Hence, in Southeast Asia, democracy most predictably endures where the societal

terrain, in its patterns of communal identification and class affiliation, fails to support

cross-class coalitions. Strategies of populist mobilization thus remain inutile,

discouraging elites from defecting in hopes of strengthening their hand over the state

apparatus and world of business in which traditional elites are housed.

39

This pedestrian insight that new democracies fare best where they threaten elites

least encourages additional more stridently counter-intuitive claims. Plural societies

have long been understood as inimical for democracy in developing countries

(Rabushka and Shepsle, 1972). And indeed, when neatly bifurcated, stubbornly

cohesive, and starkly ranked, with one ethnic community gaining hegemony over

another, it may forge a dominant single party through which to enforce authoritarian

rule. But in Indonesia, where communal identities are also heartfelt, yet widely

dispersed at the mass-level, they better support democracy than does even the ethnic

homogeneity that characterizes Thailand and the Philippines. In Indonesia, no one

ethnic community can impose the hegemony that entrenches authoritarianism. No

cross-class coalition can take shape which, in demanding redistribution, breaks down

democracy.

Next, middle classes have long been conceptualized as natural agents of

democratic change. They are viewed as readily entering into at least partial cross-class

coalitions with urban workers and the poor, then surging through the apertures

between divided elites. Thailand in 1973 and 1992 and the Philippines in 1986 pose

exemplary episodes. However, after democratic change takes place, some elites may

defect from their traditional cohort, reaching over the head of the middle class in

order to energize the poor through redistributive appeals. The middle class, vastly

outnumbered by its newfound working class allies, takes fright over this populist

mobilization, encouraging its elements to counter-defect. It thus nuzzles up to

traditional elites in hopes of forging a new kind of cross-class coalition.

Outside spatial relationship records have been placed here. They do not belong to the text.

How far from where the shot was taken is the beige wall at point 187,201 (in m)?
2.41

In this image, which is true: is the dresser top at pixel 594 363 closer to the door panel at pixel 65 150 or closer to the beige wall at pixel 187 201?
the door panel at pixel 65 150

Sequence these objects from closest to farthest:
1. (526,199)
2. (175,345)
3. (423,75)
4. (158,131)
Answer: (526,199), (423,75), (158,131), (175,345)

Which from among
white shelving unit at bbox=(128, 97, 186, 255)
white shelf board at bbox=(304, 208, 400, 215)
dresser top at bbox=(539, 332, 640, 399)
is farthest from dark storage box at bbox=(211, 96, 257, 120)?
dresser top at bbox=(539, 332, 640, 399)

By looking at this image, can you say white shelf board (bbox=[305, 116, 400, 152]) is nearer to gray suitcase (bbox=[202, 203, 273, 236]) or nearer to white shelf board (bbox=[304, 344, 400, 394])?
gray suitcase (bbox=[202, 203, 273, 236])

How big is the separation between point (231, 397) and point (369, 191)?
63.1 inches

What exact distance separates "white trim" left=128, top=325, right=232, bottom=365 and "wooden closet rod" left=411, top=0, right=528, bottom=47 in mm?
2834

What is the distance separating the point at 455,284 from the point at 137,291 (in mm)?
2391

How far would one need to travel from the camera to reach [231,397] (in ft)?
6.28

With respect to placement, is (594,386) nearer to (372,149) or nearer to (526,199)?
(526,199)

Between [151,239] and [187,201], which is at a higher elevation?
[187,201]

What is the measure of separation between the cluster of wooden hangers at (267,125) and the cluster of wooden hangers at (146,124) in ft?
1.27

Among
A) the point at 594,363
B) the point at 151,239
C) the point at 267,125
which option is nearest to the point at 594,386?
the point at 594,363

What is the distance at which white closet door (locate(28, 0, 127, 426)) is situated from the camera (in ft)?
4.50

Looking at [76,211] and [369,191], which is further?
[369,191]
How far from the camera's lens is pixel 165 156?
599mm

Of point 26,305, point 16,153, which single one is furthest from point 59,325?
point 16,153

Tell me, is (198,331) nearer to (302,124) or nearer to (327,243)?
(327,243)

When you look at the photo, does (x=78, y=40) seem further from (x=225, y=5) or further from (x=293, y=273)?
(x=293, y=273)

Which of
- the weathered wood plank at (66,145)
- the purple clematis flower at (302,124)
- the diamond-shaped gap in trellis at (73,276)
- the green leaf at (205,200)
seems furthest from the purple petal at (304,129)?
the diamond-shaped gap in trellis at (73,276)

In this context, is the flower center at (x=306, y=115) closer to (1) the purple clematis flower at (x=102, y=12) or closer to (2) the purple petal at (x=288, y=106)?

The middle class in Thailand, then, in suffering democratizer’s remorse, has

shown new colors, in particular, a monarchial yellow that proclaims new preferences

for authoritarian rule. And even in the Philippines, where the middle class was less

threatened, with its populist, but bumptious president unable to stir the rural poor,

40

abetted democracy’s erosion by participating in his ouster. In Indonesia, by contrast,

the new urban middle class, small and communally divided, did little to advance

democratic change. And though afterward lamenting government corruption, it has

done even less to roll democracy back.

Finally, these claims about helpful plural societies and turncoat middle classes

draw from a framework of communal identification and class affiliation. But as we

seek explication for democracy’s varying durability in the Southeast Asian setting,

questions over our units of analysis arise. Communal identification, in producing a

great diversity of postures that are crudely labeled as homogenous, bi-polar, and

dispersed, needs itself to be explained. Class affiliation, in cumulating only partially

across class lines to produce coalitions, also requires more rigorous analysis. But

whatever the shortcomings of these analytical units, they tell us much more than do

stale accounts of institutional design.